Most of you have never heard of Dr. Clay Tucker-Ladd, and yet in many ways, he was just as influential as any psychologist because he did something revolutionary in his day. In 1970 — 40 years ago — he taught a class on how to apply psychology to personal life. Yes, that’s right — Dr. Tucker-Ladd pre-dated all of those positive psychology folks and self-help gurus who talk about how you can apply basic psychological principles to help improve our own happiness and well-being.
But I met Clay many, many years later — in 1996 — when we began discussing and working on how to publish his self-help book online, the first online self-help book. The self-help book is called fittingly enough Psychological Self-Help, a book he began writing back in 1973.
No publisher would touch it because of its length — over 1,000 typewritten pages. But in 1996, I was running a new-at-the-time website devoted to mental health concerns and it seemed like a win-win all around to help him publish this book. I could help him reach a lot more people with his book, and he could draw more visitors to the site with his research-grounded self-help advice and techniques.
Unlike a traditional paper book, it would also go on to reach more people than most self-help books — well over a million people since it was first published. Few self-help books have that kind of broad reach and impact.
Clay’s writing was always a harmonious blend of theory and practice — psychological ideas used to ground his direct advice. And the direct advice wasn’t just simple advice — it was always a set of practical solutions and techniques that the reader could put into practice if they were willing to give it a try. Clay always cut to the chase in his book — he didn’t beat around the bush or tell you that you couldn’t do something. You could, only you had to put in the work.
We eventually moved the book to its own website, where it continues to live today.
Sadly, though, Clay Tucker-Ladd passed away earlier this week, succumbing to his lengthy battle with cancer.
He is survived by his wife Patricia Tucker-Ladd of Shiloh, Ill., 8 children; Larry (Deborah Barrell) Ladd of Rancho Cordova, CA, Linda (Jeffery) Gulledge of Fulshear, TX, Barbara A. (Gary) Haddock of Charleston, Ill., Bruce Ladd of Savoy, Ill., Melody Tucker of Tulare, CA, Ginger (Carl Austin) Reynolds of Chicago, Ill., Boyd I. Reynolds of San Jose, CA, Jon (Sayami Yasutake) Huang of Taipei, Taiwan, 7 grandchildren; Derrick (Laura) Pearcy of Austin, TX, Kyle Pearcy of Nacogdoches, TX, Tiffany Haddock of Charleston, Ill., Taran Haddock of Coal Valley, Ill., Kacey Haddock of St. Charles, Ill., Melody Ladd of Rancho Cordova, CA, Sienna Huang of Taipei, Taiwan and two great grandchildren; Reese Haddock of Charleston, Ill and Cora Pearcy of Austin, TX. Clayton is also survived by many brothers-in-law, sisters-in-law, nieces, nephews, extended family and dear friends.

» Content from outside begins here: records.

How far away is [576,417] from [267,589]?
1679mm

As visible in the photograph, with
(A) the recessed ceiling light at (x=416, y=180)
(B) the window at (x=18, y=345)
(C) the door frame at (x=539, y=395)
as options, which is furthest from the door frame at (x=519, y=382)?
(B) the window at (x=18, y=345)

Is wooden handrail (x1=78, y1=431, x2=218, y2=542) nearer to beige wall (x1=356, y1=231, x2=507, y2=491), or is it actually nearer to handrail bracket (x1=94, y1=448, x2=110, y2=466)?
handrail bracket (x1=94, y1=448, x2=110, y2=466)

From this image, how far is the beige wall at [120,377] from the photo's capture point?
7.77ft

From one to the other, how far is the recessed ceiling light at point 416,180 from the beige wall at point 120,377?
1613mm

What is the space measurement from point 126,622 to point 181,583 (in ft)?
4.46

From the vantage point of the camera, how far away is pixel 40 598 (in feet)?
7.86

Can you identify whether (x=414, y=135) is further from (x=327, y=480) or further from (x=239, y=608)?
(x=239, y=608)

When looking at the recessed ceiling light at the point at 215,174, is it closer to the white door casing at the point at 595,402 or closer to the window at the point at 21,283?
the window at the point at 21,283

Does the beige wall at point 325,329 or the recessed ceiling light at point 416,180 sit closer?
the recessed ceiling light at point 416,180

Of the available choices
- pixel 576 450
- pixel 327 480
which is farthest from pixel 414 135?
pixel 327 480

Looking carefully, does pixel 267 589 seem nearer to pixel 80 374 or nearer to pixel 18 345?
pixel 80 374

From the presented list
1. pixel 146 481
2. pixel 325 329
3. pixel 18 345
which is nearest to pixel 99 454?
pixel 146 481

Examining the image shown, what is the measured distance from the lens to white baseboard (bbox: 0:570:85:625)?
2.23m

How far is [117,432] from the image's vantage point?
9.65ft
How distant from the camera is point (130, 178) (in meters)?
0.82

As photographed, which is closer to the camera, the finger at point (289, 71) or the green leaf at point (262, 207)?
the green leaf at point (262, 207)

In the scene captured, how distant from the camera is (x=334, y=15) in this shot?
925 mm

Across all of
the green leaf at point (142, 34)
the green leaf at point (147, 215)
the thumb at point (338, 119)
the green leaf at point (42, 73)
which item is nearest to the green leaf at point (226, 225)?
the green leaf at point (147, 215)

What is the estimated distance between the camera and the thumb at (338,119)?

Clay has had a distinguished career as a psychologist. Clay served with the US Marines in Korea, but got his first professional job at Indiana University Medical Center training psychiatrists. Thereafter, he became Chief Psychologist of the Outpatient Psychiatry Clinic. Then Clay moved on to Southern Illinois University as Director of the Counseling & Testing Center. He became chair of the Psychology Department at Eastern Illinois University from 1974 to 1980, where he developed a Paraprofessional BA degree program while continuing to improve his self-help course. He has been a licensed psychologist for decades, and maintained a small private practice during a part of his career.
Clay’s diverse experiences in life were readily apparent in the wisdom he passed on both through his writing and his many emails to me over the years. But the real joy of Clay was his way with words — his way of transforming complex psychological concepts and research into understandable narrative. He removed the jargon, boiled down the research, and produced something truly astonishing and comprehensive in that self-help book.
Clay is one of those quiet, unsung heroes in psychology — humble, but so well-read that it could be a challenge to keep up with his knowledge. His work has touched the lives of so many. He always had a vision of “giving psychology away,” and through his self-help book and the rest of his life’s work, his vision and memory will live on.
Clay inspired me in so many ways and continues to inspire me today. We’ve been giving psychology away now for nearly 15 years, and will continue to do so. His willingness to simply allow people to benefit from his wisdom and knowledge is the model on which we base much of what we do here at Psych Central today.
Dr. Clay Tucker-Ladd is missed — my heart hurts at the thought that he is no longer in this world. But his memory and work will live on for a long time to come.